- EXERCISE MATERIALS
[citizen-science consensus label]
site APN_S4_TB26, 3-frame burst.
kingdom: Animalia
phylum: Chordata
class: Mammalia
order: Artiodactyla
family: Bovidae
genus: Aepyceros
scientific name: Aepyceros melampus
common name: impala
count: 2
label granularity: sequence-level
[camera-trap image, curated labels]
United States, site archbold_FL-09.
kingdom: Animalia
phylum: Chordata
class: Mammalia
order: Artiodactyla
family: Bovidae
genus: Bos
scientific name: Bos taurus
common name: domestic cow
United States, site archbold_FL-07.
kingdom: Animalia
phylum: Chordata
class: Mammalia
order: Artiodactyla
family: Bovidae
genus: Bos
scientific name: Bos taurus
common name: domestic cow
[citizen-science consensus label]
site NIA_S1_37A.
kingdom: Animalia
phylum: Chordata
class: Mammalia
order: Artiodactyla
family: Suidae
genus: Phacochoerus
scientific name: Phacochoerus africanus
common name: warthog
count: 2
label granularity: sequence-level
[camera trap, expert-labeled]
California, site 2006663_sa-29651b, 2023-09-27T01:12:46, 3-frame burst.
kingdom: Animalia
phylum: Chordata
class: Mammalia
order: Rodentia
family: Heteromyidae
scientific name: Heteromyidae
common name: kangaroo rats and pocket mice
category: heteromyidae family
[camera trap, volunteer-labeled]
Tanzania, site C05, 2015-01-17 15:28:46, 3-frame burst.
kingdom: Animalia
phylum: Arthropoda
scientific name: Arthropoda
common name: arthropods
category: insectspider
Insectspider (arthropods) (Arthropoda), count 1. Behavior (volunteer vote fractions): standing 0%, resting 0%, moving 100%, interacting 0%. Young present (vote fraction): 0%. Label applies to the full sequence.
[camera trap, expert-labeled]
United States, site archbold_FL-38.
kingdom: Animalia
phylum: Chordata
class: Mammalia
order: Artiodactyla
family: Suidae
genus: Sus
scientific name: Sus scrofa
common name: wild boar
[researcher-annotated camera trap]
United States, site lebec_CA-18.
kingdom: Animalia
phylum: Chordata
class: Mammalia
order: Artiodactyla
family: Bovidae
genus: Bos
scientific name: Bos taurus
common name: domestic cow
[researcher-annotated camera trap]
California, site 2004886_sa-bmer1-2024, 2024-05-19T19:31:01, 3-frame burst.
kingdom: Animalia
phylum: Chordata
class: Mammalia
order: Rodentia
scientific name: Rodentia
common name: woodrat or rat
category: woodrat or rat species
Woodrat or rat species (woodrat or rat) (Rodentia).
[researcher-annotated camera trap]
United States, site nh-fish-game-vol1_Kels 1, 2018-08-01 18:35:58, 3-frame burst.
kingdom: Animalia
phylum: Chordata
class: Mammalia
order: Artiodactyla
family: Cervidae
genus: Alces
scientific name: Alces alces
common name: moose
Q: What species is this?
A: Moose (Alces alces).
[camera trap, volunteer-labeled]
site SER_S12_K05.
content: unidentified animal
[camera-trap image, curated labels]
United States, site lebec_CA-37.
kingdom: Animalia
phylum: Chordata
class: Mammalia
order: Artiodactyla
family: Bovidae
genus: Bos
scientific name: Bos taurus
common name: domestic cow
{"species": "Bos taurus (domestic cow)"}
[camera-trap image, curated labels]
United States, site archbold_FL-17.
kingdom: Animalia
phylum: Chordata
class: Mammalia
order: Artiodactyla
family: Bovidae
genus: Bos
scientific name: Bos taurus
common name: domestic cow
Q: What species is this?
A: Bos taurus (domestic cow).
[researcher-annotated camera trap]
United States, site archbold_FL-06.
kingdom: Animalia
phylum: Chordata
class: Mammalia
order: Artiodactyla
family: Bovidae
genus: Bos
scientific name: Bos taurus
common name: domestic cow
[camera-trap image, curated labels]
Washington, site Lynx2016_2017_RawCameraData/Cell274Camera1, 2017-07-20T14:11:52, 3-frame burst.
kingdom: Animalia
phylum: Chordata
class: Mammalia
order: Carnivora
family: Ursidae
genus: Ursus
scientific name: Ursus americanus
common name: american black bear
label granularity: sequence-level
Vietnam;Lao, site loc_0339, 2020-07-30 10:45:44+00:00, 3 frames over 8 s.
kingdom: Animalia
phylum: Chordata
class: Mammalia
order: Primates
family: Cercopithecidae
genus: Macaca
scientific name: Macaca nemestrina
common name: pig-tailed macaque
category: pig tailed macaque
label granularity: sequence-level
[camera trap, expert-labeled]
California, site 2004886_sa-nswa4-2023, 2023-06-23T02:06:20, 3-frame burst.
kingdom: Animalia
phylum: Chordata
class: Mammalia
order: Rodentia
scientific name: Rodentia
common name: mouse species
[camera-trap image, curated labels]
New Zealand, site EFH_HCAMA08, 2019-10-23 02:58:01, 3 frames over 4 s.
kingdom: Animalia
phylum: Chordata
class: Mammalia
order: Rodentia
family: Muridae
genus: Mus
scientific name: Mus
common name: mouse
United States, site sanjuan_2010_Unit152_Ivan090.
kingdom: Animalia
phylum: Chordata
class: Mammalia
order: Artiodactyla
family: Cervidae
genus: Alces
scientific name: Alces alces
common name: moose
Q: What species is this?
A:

- WHAT YOU ARE ASKED TO DO
All lines that include the word "frames" must be copied from the material above.

- RESPONSE
Vietnam;Lao, site loc_0339, 2020-07-30 10:45:44+00:00, 3 frames over 8 s.
New Zealand, site EFH_HCAMA08, 2019-10-23 02:58:01, 3 frames over 4 s.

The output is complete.